The timing is interesting to look at.
 
Interesting insight from AutoLine. I live in a *huge* apartment building on the San Francisco Peninsula. In my building's garage there is zero Tesla. None. The reason is very simple... there is no EV charger in the building at all.
Also... There is no EV charger in my office building's garage. In the past 3 years our office moved 3 times, but we stayed in SF. None of the office buildings had EV chargers... because they are sooo cramped that you can't even fit a bicycle rack in there.
And this is SF, fairly close to the tesla HQ.

Maybe I'm the minority, but it would be fairly inconvenient for me to drive a Tesla.

You can install a charger in the garage. You can literally force your landlord to let you -- it's California law. Consider talking to them about it.
 
Good to know.

But going forward, it is best if this forum doesn't become too conceited about TSLA FSD. There's going to be a first mover advantage here and GM or Waymo will probably be first.
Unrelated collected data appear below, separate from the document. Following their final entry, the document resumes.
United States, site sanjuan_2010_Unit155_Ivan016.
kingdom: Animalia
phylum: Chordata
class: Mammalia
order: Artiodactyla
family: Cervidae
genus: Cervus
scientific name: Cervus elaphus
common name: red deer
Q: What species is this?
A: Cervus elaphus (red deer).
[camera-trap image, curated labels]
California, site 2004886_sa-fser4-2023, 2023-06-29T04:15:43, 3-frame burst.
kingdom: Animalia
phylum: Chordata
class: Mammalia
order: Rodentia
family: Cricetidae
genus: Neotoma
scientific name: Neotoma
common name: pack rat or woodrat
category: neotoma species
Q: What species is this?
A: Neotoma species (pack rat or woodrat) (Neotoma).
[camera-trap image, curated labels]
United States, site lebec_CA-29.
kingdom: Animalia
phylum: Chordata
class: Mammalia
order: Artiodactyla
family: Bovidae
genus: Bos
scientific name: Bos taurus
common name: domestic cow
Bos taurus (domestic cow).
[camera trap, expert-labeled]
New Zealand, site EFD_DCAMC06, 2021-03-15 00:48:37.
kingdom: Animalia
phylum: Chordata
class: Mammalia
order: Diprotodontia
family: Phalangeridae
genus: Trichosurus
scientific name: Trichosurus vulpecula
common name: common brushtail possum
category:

Upon completion GM will probably partner with Uber. So TSLA will be fighting an upward battle to gain market share. ANd without a good cash flow, TSLA will lose the cash bleeding competition like Uber lost against DIDI in China.

Part of the reason why it is valued at 0. There's really no benefit at taking #3 market share in robotaxi.

To start profiting from a driverless robotaxi they have to perfect vision. Nobody is close to where Tesla is now on this front. What the competition have is a lead to the halfway mark via lidar, but no way to reach the finish line. Tesla may not be winning, but only Tesla can win!
 
The source of the wave is transitioning assembly to produce the unique aspects of the exports - at full speed. I don’t know how they smooth that out other than accumulating inventory then shipping it at a constant rate. They need a buffer in the system.
OK, so the leaks are showing that they are transitioning between different regional models very fast now, like multiple times per day, without slowdowns.